### Extrait
● ● ● ● ●
On pensait que le Président de la République allait user de son pouvoir d’appréciation de chef de l’Etat pour faire évaluer le dossier, sa chance de succès devant les tribunaux et faire usage de sa profonde sagesse pour mettre les pressions nécessaires là où il faut les mettre afin de faire rembourser à l’Etat ses dûs par fonctionnaires et sociétaires qui auraient causé des abus de pouvoir au préjudice de la collectivité et faire restituer dans les caisses vides de l’Etat ce qui lui est dû au lieu de se lancer dans un débat procédural qui ne garantit pas un avenir certain, même dans 20 ans. Cette idée n’est pas nouvelle. Balaguer l’avait expérimenté en République dominicaine et le Premier ministre Jean Charest au Québec, en 2011 par les soins de la Commission Charbonneau.
● ● ● ● ●
### Données fournies
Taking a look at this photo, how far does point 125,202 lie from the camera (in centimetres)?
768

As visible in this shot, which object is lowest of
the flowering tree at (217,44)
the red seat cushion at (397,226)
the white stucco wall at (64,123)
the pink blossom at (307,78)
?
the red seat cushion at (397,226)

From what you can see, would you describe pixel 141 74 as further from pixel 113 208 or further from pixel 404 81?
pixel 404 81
● ● ● ● ●
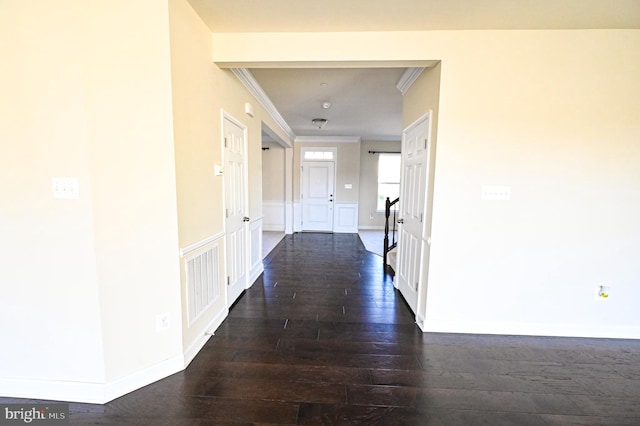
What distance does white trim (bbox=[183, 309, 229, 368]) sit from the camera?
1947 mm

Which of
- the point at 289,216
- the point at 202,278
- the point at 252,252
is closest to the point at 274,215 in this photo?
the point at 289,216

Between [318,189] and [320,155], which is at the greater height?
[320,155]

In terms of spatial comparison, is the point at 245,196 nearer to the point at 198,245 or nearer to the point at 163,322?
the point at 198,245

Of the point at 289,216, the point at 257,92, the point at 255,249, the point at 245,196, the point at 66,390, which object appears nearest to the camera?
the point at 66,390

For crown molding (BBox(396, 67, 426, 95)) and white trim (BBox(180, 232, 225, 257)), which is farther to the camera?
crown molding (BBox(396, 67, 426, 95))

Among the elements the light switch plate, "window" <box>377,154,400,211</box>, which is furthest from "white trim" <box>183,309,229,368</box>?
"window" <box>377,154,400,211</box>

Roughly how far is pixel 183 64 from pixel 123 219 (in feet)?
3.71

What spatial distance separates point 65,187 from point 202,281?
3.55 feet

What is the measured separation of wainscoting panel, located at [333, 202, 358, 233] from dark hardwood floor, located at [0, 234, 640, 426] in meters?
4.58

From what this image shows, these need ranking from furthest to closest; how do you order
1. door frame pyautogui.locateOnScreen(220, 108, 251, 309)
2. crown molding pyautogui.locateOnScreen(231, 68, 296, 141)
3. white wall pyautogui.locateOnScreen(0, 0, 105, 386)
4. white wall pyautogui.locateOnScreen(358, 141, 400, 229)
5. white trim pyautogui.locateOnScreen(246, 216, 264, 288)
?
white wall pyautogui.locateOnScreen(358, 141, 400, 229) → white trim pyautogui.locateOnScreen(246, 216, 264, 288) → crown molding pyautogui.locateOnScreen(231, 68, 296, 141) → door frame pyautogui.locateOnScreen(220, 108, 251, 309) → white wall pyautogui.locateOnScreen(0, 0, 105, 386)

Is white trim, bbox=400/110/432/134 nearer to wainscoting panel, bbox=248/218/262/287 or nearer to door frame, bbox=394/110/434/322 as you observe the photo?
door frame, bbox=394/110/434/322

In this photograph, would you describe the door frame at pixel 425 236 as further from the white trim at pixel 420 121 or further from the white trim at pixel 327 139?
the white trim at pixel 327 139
● ● ● ● ●
### Question à traiter
Quelle commission l'extrait cite-t-il pour le Québec en 2011 ?

### Réponse proposée
La Commission Charbonneau.